**Quoted passage:**
· · · · ·

A timer is a specialized type of clock which is used to measure time intervals. A timer that counts from zero upwards for measuring time elapsed is often called a stopwatch. It is a device that counts down from a specified time interval and used to generate a time delay, for example, an hourglass is a timer.
A counter is a device that stores (and sometimes displays) the number of times a particular event or process occurred, with respect to a clock signal. It is used to count the events happening outside the microcontroller. In electronics, counters can be implemented quite easily using register-type circuits such as a flip-flop.
Difference between a Timer and a Counter
The points that differentiate a timer from a counter are as follows −
|The register incremented for every machine cycle.||The register is incremented considering 1 to 0 transition at its corresponding to an external input pin (T0, T1).|
|Maximum count rate is 1/12 of the oscillator frequency.||Maximum count rate is 1/24 of the oscillator frequency.|
|A timer uses the frequency of the internal clock, and generates delay.||A counter uses an external signal to count pulses.|
Timers of 8051 and their Associated Registers
The 8051 has two timers, Timer 0 and Timer 1. They can be used as timers or as event counters. Both Timer 0 and Timer 1 are 16-bit wide. Since the 8051 follows an 8-bit architecture, each 16 bit is accessed as two separate registers of low-byte and high-byte.
Timer 0 Register
The 16-bit register of Timer 0 is accessed as low- and high-byte. The low-byte register is called TL0 (Timer 0 low byte) and the high-byte register is called TH0 (Timer 0 high byte). These registers can be accessed like any other register. For example, the instruction MOV TL0, #4H moves the value into the low-byte of Timer #0.
Timer 1 Register
The 16-bit register of Timer 1 is accessed as low- and high-byte. The low-byte register is called TL1 (Timer 1 low byte) and the high-byte register is called TH1 (Timer 1 high byte). These registers can be accessed like any other register. For example, the instruction MOV TL1, #4H moves the value into the low-byte of Timer 1.

· · · · ·

**Stored records:**
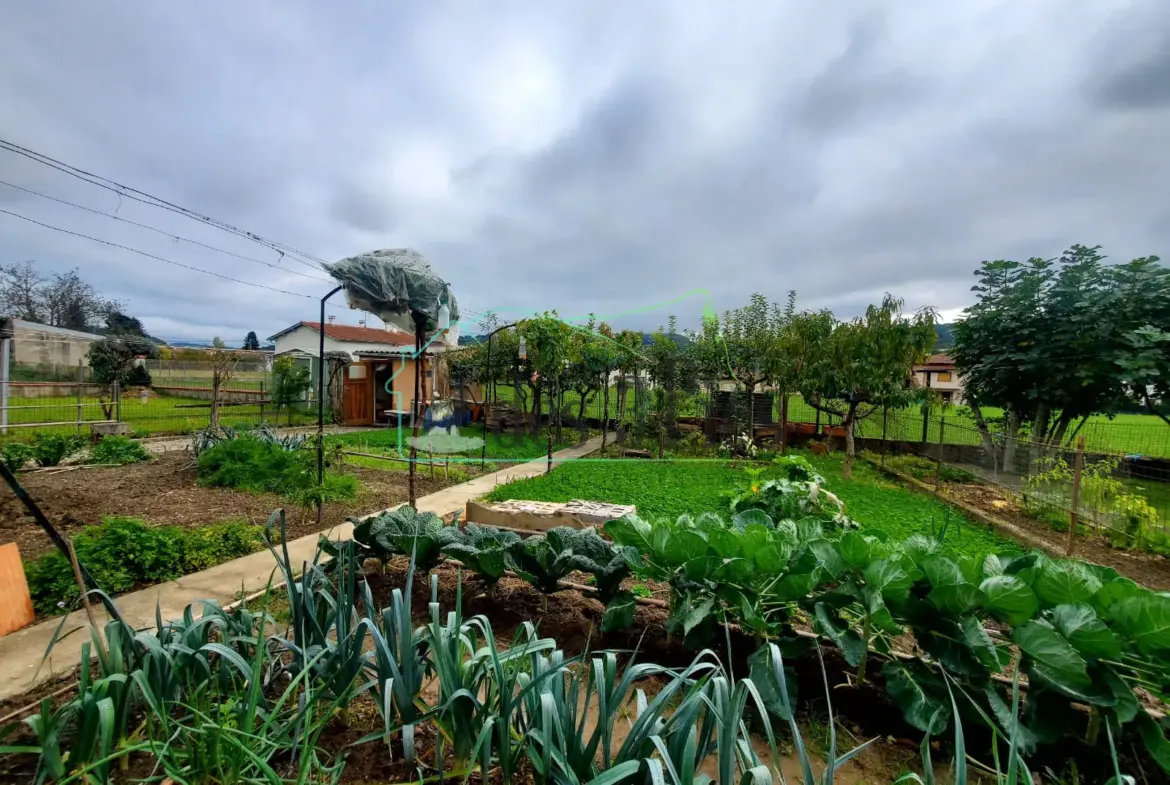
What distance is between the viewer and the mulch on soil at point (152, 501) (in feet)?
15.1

· · · · ·

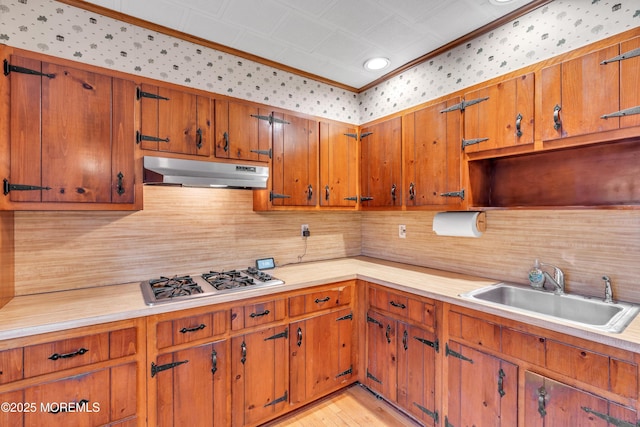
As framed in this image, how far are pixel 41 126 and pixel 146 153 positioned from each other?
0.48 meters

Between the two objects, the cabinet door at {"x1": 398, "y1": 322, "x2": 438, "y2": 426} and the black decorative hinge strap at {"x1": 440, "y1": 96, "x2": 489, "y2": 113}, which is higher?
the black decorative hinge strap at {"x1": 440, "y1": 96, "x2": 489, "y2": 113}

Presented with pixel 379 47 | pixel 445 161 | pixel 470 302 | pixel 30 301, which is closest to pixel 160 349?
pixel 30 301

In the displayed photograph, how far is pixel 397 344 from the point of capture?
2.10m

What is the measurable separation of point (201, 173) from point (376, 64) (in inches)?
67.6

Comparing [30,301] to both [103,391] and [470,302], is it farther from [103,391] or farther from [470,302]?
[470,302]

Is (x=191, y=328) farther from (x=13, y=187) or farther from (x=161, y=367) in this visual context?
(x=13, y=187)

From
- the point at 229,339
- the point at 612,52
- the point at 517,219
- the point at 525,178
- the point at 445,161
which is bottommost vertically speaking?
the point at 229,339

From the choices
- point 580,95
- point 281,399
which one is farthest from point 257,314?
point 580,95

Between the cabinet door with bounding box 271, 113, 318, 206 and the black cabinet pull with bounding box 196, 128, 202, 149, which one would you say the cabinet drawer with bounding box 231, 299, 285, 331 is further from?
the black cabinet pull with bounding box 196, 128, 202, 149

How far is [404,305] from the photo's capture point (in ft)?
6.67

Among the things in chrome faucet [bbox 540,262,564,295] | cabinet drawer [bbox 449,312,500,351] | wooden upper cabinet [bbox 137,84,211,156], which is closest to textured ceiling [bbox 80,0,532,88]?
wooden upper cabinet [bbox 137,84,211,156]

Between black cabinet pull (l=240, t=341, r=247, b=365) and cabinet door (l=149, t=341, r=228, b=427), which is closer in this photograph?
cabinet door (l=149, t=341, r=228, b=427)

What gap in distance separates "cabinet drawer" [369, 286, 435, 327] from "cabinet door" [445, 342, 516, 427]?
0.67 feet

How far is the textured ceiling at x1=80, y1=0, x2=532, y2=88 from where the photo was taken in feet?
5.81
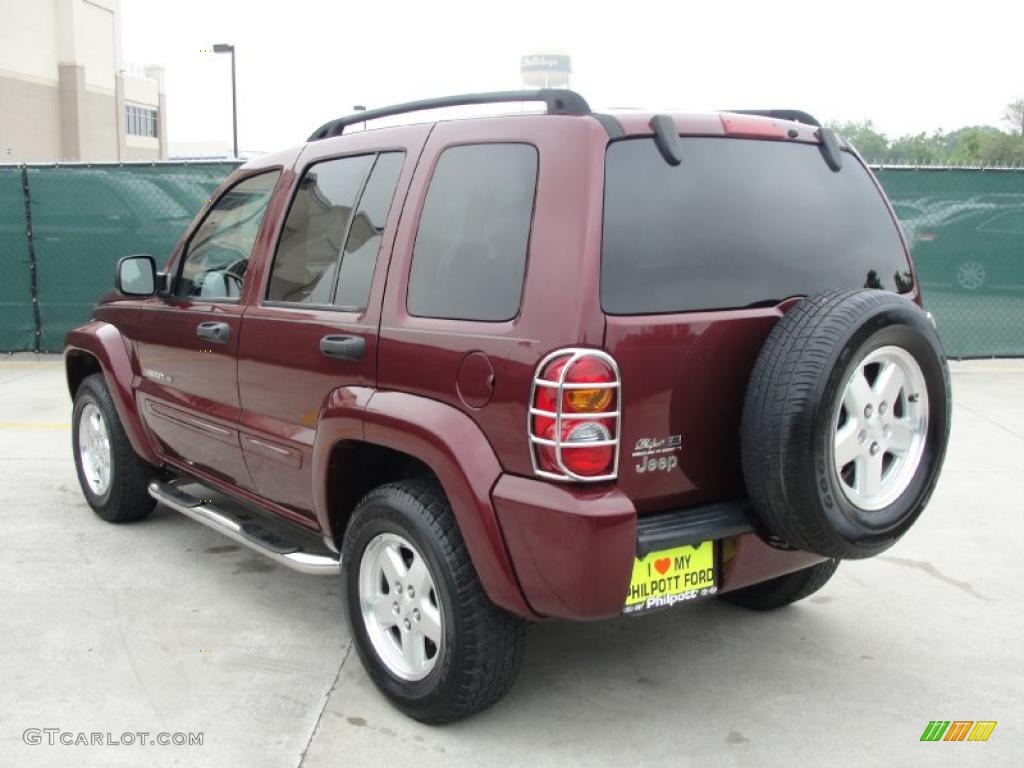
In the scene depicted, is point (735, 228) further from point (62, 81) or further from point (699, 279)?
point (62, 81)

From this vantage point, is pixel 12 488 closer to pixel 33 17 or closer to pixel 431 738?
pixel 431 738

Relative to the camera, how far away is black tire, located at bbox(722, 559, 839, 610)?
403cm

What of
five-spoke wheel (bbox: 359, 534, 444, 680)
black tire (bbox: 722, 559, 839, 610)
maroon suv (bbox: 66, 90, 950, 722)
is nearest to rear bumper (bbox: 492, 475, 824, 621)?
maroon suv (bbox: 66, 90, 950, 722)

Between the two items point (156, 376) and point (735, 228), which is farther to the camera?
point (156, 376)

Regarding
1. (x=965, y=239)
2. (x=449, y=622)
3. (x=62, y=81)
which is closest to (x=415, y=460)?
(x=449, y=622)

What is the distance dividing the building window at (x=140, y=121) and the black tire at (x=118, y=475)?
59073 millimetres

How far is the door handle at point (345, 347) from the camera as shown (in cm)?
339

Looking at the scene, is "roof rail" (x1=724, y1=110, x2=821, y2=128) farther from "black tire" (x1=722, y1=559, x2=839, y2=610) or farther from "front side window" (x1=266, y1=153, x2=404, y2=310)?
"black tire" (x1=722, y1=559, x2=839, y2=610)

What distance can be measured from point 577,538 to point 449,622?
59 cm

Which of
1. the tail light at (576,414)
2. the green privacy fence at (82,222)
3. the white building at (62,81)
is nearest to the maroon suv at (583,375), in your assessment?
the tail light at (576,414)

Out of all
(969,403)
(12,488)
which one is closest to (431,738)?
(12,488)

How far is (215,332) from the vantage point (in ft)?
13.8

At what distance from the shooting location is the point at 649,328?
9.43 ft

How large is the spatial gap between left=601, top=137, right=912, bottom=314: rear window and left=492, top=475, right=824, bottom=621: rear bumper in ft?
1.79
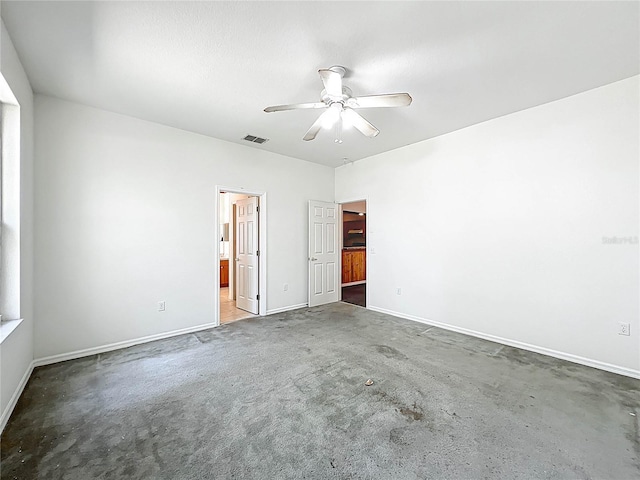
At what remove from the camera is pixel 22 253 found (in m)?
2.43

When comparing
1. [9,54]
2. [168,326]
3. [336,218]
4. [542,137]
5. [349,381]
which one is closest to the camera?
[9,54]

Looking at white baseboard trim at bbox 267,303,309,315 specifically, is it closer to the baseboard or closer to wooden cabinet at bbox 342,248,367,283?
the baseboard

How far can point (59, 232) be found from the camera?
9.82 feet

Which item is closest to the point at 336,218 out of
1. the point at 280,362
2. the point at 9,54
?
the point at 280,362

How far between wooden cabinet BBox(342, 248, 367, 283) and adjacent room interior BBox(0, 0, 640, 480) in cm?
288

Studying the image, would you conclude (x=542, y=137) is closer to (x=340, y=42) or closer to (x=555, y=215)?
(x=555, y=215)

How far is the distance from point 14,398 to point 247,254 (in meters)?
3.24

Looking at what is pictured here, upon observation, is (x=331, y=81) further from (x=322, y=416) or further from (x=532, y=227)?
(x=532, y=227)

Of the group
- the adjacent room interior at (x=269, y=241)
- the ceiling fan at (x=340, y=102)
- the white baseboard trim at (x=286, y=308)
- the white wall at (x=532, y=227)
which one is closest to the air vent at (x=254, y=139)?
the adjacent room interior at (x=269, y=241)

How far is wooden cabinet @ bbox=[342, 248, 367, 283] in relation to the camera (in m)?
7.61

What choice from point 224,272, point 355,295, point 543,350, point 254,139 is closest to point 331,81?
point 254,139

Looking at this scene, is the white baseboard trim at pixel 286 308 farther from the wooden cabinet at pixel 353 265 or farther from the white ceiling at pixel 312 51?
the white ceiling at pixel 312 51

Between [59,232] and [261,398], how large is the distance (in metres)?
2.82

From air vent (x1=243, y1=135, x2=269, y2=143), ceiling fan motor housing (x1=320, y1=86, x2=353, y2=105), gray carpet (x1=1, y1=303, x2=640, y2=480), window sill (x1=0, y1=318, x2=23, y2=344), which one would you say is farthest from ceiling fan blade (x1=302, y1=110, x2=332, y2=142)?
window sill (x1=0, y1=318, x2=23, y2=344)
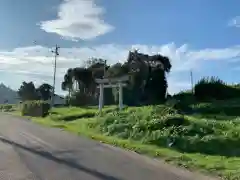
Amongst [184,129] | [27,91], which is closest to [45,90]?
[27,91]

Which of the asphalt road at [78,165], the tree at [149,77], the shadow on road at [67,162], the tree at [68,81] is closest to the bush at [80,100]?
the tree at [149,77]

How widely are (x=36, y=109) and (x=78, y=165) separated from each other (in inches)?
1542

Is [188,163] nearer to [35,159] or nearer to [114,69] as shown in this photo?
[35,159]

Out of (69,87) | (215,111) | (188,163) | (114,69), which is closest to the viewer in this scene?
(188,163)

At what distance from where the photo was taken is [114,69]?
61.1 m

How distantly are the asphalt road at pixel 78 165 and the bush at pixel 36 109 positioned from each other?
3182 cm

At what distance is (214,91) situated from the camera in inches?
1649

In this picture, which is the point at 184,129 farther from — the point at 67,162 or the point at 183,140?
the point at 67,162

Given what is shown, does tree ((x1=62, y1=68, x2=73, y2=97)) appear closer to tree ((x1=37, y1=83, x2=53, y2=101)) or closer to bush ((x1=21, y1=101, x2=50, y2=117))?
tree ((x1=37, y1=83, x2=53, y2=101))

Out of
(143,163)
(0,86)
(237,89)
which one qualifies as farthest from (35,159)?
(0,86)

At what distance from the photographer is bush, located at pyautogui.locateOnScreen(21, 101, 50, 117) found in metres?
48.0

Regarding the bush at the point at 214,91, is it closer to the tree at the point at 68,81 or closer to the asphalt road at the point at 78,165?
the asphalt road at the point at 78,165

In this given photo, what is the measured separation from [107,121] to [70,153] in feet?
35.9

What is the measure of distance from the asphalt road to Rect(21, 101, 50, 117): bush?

· · · · ·

**Given exercise 1:** List the four register names that the text on 8051 timers gives for the low and high bytes of Timer 0 and Timer 1.
**Given exercise 2:** In the listing, copy everything from the line that contains "Regarding the bush" down to the line that contains "What is the measure of", including both of those lines.

**Full solution 1:** TL0, TH0, TL1, TH1

**Full solution 2:**
Regarding the bush at the point at 214,91, is it closer to the tree at the point at 68,81 or closer to the asphalt road at the point at 78,165?
the asphalt road at the point at 78,165

In this given photo, what is the measured separation from [107,121] to [70,153] in feet?
35.9

What is the measure of distance from the asphalt road to Rect(21, 101, 50, 117): bush?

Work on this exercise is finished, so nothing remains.